INSTRUCTION: Extract, word for word, each line from the line holding "How far is [394,372]" through the end of the records. Omit every picture.

╭─ RECORDS TO USE

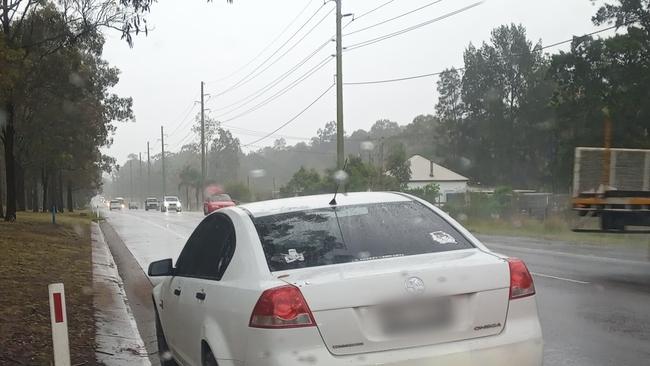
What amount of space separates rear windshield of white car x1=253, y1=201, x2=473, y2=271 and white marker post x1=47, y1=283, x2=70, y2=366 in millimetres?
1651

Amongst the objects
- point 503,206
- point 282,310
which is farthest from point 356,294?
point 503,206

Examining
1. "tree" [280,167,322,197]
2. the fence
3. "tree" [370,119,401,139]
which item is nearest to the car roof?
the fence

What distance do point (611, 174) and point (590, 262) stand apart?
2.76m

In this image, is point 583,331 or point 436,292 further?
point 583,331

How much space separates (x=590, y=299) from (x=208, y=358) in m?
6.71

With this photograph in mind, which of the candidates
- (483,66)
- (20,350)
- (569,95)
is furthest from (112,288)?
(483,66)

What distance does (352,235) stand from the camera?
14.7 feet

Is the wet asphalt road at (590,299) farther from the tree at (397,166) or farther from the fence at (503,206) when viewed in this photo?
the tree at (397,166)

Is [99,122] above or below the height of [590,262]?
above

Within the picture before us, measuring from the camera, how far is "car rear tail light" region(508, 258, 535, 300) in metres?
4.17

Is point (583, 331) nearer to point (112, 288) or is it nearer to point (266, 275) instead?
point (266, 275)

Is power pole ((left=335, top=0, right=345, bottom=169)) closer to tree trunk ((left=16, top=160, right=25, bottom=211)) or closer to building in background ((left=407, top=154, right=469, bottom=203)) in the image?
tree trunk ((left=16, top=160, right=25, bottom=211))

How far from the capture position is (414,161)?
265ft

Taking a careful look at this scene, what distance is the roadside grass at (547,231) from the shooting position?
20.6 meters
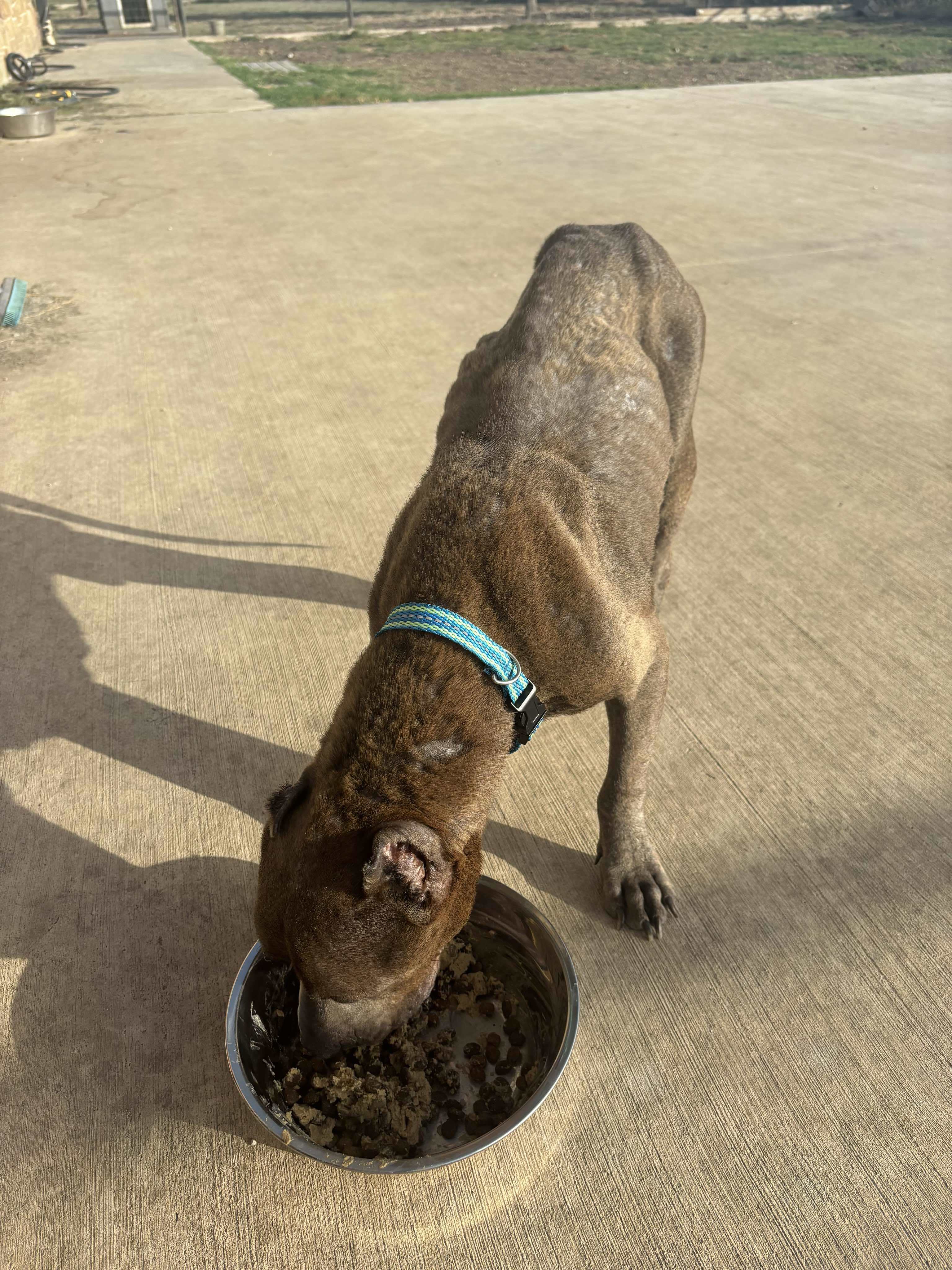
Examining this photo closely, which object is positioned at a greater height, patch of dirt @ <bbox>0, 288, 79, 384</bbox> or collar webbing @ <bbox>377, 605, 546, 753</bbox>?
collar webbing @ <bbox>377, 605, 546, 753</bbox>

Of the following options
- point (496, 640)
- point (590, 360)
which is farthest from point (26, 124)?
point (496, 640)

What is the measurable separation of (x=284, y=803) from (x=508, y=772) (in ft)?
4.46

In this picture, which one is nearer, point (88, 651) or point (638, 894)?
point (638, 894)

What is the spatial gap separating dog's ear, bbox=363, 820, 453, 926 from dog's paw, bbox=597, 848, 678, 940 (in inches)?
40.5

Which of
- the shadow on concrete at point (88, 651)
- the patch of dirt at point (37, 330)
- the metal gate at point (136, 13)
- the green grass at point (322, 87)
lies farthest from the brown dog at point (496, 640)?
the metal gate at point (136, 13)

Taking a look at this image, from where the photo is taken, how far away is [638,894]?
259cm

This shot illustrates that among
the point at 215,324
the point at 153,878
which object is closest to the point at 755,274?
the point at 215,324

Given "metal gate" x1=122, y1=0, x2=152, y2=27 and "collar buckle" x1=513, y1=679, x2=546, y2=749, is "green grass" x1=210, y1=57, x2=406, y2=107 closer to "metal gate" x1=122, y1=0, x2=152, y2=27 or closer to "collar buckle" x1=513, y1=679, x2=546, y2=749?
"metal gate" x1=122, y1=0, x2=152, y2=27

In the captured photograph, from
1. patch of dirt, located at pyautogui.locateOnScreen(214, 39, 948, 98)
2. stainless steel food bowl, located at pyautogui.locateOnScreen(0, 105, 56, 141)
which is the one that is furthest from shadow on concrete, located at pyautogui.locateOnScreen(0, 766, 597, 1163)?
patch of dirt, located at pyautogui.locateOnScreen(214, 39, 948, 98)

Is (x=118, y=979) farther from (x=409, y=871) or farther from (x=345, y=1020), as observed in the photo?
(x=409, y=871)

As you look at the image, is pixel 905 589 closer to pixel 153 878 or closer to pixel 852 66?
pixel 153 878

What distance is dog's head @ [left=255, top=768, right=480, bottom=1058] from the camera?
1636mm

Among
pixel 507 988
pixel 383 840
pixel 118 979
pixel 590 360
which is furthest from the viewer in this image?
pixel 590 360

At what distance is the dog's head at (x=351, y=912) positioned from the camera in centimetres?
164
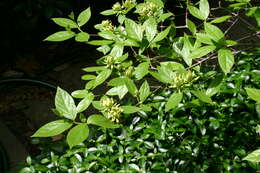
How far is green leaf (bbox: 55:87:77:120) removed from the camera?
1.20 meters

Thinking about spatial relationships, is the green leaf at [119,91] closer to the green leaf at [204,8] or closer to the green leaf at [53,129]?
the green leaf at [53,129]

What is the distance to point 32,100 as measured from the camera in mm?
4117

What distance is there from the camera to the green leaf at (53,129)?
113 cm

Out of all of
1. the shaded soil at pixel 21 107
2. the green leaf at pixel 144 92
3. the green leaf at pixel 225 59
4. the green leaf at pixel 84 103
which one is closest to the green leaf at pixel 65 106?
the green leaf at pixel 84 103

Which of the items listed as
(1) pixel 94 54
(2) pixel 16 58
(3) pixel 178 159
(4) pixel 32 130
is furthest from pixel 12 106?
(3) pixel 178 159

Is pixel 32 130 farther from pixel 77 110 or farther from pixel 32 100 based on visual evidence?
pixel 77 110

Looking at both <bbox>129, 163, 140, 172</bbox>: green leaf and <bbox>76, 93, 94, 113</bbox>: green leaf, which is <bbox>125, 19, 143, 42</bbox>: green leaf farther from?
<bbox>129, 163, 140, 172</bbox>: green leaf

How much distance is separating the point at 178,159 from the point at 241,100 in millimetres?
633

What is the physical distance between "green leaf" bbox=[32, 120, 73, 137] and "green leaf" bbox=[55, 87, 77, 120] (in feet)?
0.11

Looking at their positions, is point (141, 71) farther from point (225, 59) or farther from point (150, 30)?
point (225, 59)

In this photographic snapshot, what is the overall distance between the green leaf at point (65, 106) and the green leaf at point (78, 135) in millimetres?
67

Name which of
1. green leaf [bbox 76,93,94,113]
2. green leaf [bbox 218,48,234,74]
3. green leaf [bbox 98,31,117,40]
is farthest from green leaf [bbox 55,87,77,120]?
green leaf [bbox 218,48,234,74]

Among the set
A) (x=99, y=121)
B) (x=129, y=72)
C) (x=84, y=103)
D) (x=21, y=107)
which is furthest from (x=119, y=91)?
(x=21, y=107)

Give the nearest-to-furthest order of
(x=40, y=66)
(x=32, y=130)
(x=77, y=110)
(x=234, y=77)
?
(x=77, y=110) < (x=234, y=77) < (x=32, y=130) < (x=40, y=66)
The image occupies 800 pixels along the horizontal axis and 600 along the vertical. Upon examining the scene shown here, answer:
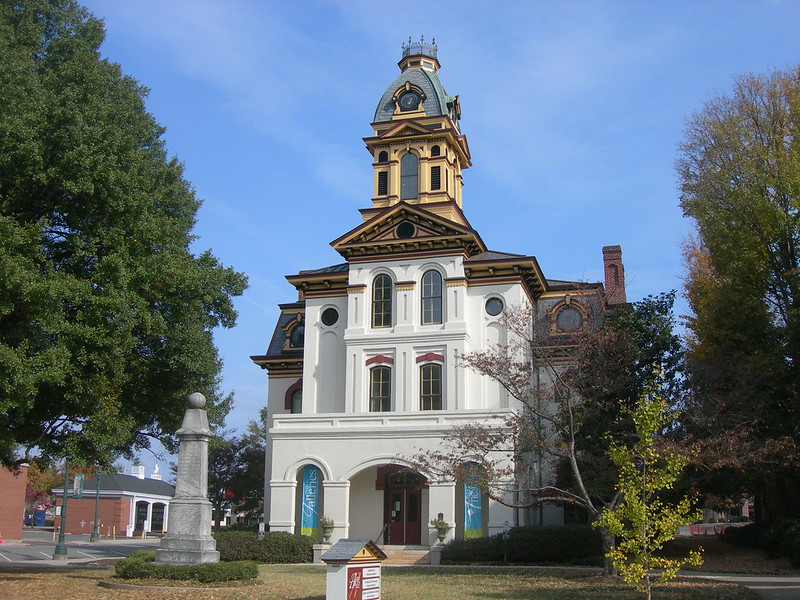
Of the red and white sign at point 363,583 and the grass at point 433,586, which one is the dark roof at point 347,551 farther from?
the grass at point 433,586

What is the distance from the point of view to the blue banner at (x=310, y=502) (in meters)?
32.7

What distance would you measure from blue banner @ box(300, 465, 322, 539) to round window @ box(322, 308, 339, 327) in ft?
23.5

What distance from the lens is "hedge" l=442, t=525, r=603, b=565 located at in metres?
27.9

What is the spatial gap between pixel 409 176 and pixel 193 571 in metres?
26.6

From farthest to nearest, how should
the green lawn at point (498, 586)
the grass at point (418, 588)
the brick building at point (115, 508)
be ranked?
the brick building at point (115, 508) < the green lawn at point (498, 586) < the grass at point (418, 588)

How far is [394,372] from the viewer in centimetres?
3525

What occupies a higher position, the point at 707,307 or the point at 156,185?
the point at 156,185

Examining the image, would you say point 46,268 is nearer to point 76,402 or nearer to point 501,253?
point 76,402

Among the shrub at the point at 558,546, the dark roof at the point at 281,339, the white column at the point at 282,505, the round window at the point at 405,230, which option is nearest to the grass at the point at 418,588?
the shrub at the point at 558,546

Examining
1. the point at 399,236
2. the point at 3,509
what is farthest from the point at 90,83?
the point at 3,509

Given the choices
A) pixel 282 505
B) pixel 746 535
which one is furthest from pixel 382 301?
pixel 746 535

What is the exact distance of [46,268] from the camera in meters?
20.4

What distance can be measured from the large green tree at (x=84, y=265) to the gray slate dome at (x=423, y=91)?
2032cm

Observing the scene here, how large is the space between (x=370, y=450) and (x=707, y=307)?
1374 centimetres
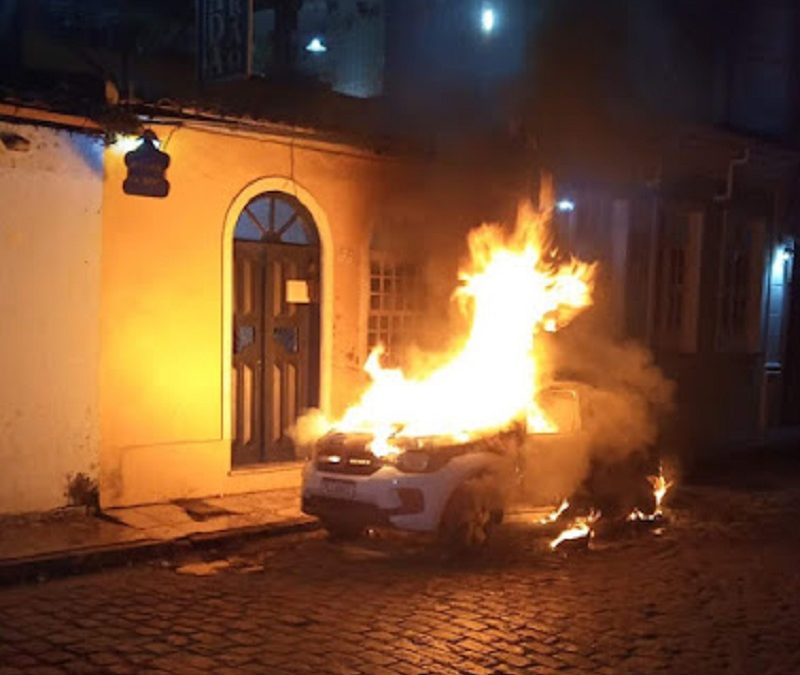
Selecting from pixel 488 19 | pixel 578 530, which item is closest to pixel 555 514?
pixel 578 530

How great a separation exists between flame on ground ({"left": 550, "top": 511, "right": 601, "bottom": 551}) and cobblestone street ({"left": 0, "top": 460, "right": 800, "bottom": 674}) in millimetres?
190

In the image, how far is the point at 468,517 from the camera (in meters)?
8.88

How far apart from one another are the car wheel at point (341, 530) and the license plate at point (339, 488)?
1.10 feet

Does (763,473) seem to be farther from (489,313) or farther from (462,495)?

╰─

SOLUTION:
How far is [394,372] from the viewer in centimetres?
3525

What occupies a higher position, the point at 707,307 or the point at 156,185?
the point at 156,185

Examining the image, would you say point 46,268 is nearer to point 76,402 or nearer to point 501,253?
point 76,402

Among the shrub at the point at 558,546, the dark roof at the point at 281,339, the white column at the point at 282,505, the round window at the point at 405,230, which option is nearest to the grass at the point at 418,588?
the shrub at the point at 558,546

Examining
1. the point at 399,236
2. the point at 3,509
what is farthest from the point at 90,83?
the point at 3,509

Given the choices
A) pixel 282 505
B) pixel 746 535
which one is furthest from pixel 382 301?
pixel 746 535

What is the exact distance of [46,268] from the camera in meters?
20.4

What distance can be measured from the large green tree at (x=84, y=265) to the gray slate dome at (x=423, y=91)?
2032cm

Observing the scene here, how large is the space between (x=370, y=450) and (x=707, y=307)?
1374 centimetres
Selecting from pixel 488 19 | pixel 578 530, which item is closest to pixel 555 514?
pixel 578 530

How great a separation exists between flame on ground ({"left": 550, "top": 511, "right": 601, "bottom": 551}) and cobblestone street ({"left": 0, "top": 460, "right": 800, "bottom": 674}) in millimetres?
190

In the image, how far is the point at 468,517 from the camera (in meters)?
8.88

How far apart from one another are the car wheel at point (341, 530) and the license plate at point (339, 488)?
1.10 feet

Does (763,473) seem to be farther from (489,313) or farther from (462,495)?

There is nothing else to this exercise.